▸ Istruzione data 1
Cita alla lettera la parte dell'estratto sulle età della vita che inizia con "La nostra pastorale, a" e termina con "non possiamo eludere.".

▸ Estratto fornito
+--

Rossano Sala
(NPG 2016-07-6)
Tutti coloro che si occupano di pastorale giovanile, di animazione di adolescenti, di accompagnamento in genere conoscono certamente il testo di Romano Guardini, divenuto ormai un classico sullo sviluppo delle varie età della vita, che ha plasmato tanti educatori e pastori: Le età della vita. Loro significato educativo e morale [1].
Il pensatore italo-tedesco – filosofo, teologo, pedagogista ed educatore – con finezza e chiarezza delineava le varie età della vita, ponendo per ciascuna un compito proprio e una ricchezza da acquisire e integrare nelle età successive, tanto che «le stesse età della vita rappresentano forme fondamentali dell’esistenza umana, sono modi caratteristici della vita dell’uomo, del suo cammino dalla nascita alla morte. Sono modi di sentire, di comportarsi nei confronti del mondo» [2].
Se l’infanzia veniva caratterizzata dalla meraviglia e la fanciullezza dalla necessità di sperimentare il mondo; se l’adolescenza portava con sé il gusto della libertà e dalla reversibilità delle sue attuazioni, che assumevano la fisionomia di tentativi più o meno fallimentari; se la vita adulta era pensata come il tempo del servizio e della fedeltà e la vecchiaia quello della sapienza e del distacco, pareva strategico cogliere le particolarità della giovinezza come il tempo del coraggio della conquista e della fortezza dell’osare.
La nostra pastorale, a partire da queste sapienti e sicure pennellate, poteva in forma lineare essere pensata in ordine a caratterizzazioni abbastanza chiare dell’esistenza umana, che ponevano logicamente per ogni età un suo obiettivo proprio e il suo cammino specifico, scandendo così cammini logici e solidi.
Oggi però, in una società e in una cultura che perde sempre di più confini precisi e si caratterizza da uno stemperamento generalizzato, ci chiediamo radicalmente se è ancora sostenibile un pensiero che faccia forza sulla linearità progressiva delle varie età della vita così come le abbiamo pensate fino a qualche decennio fa, così come Romano Guardini le delineava con sicurezza. È una domanda che non possiamo eludere.

+--

▸ Voci elencate

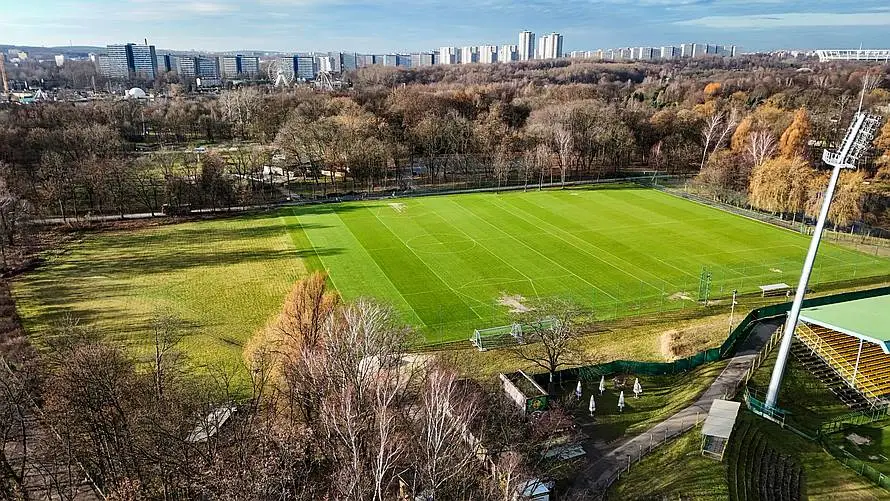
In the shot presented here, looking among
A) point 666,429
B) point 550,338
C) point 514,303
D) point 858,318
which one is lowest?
point 666,429

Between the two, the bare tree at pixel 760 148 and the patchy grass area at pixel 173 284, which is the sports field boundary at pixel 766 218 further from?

+--

▸ Istruzione data 2
Stampa tali e quali tutte le voci elencate sopra, una riga dopo l'altra, tralasciando le immagini.

▸ Soluzione completa 1
La nostra pastorale, a partire da queste sapienti e sicure pennellate, poteva in forma lineare essere pensata in ordine a caratterizzazioni abbastanza chiare dell’esistenza umana, che ponevano logicamente per ogni età un suo obiettivo proprio e il suo cammino specifico, scandendo così cammini logici e solidi.
Oggi però, in una società e in una cultura che perde sempre di più confini precisi e si caratterizza da uno stemperamento generalizzato, ci chiediamo radicalmente se è ancora sostenibile un pensiero che faccia forza sulla linearità progressiva delle varie età della vita così come le abbiamo pensate fino a qualche decennio fa, così come Romano Guardini le delineava con sicurezza. È una domanda che non possiamo eludere.

▸ Soluzione completa 2
In the shot presented here, looking among
A) point 666,429
B) point 550,338
C) point 514,303
D) point 858,318
which one is lowest?
point 666,429

Between the two, the bare tree at pixel 760 148 and the patchy grass area at pixel 173 284, which is the sports field boundary at pixel 766 218 further from?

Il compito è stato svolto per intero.